━━━ Exercise text

The "Clandestine Mine" Wall-hanging Layout

This is the Clandestine Mine hanging on my office wall. It is a simple shelf layout where a locomotive shuttles back and forth. It is totally solar powered, and stores its energy in supercapacitors in the interests of a long and reliable life. The supercapacitors store about 700J which is sufficient for 20 to 40 trips from one end to the other with a little shunting about. Thus it typically runs well past sunset.

It is specifically designed to live on the wall in the Sydney apartment. No residence should be without a train. A year of lockdowns and closed borders prevented delivery.

The concept is that some enterprising fellows have found a branch line that now stops well short of where it once ran. Taking advantage of the neglectful railway administration, the have their own little line operating. They have secretly extended the track to where they are busily working on subterranean constructions. You can see the signal box and signal at the end of the branch line at the left-hand end; at the right-hand end, past a castle ruin, in some dense trees, is a compact little tunnel, the entrance into their scheme.

This is the view from the stationmaster's greenhouse towards the end of the line. You can see here the rail with concrete sleepers (ties) ends.

This is the reverse view from the castle ruin towards the signal box. The track gets much more irregular. You have to appreciate that the tunnel is much longer in reality, so the goings-on are not so obvious (and the model layout fits into a tiny studio apartment).

━━━━━━

## Work request 1
Copy the Clandestine Mine layout text word for word, from "This is the view" to "tiny studio apartment).".
## Work request 2
In the Clandestine Mine layout text, how much energy do the supercapacitors store?
## Work request 3
Summarize the Clandestine Mine layout text in two sentences.

━━━ Given data

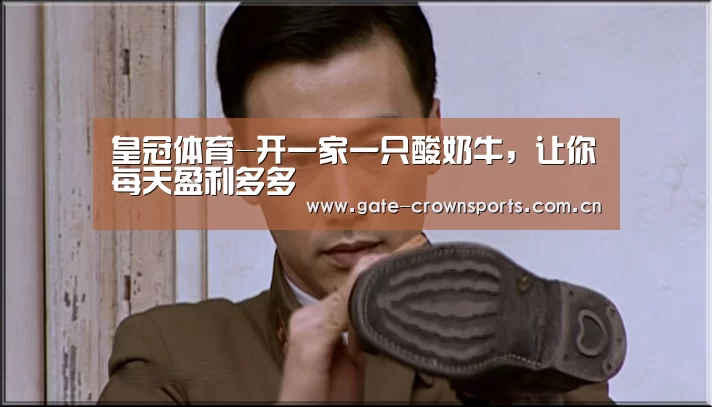 皇冠体育-开一家一只酸奶牛,让你每天盈利多多(图4) 皇冠体育娱乐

━━━━━━

## Exercise response 1
This is the view from the stationmaster's greenhouse towards the end of the line. You can see here the rail with concrete sleepers (ties) ends.

This is the reverse view from the castle ruin towards the signal box. The track gets much more irregular. You have to appreciate that the tunnel is much longer in reality, so the goings-on are not so obvious (and the model layout fits into a tiny studio apartment).

## Exercise response 2
About 700J.

## Exercise response 3
The Clandestine Mine is a solar-powered shelf layout hanging on an office wall, where a locomotive shuttles back and forth using energy stored in supercapacitors that let it run well past sunset. Its concept is that enterprising fellows have secretly extended a cut-short branch line, past a signal box at one end and a castle ruin, to a tunnel leading to their subterranean constructions.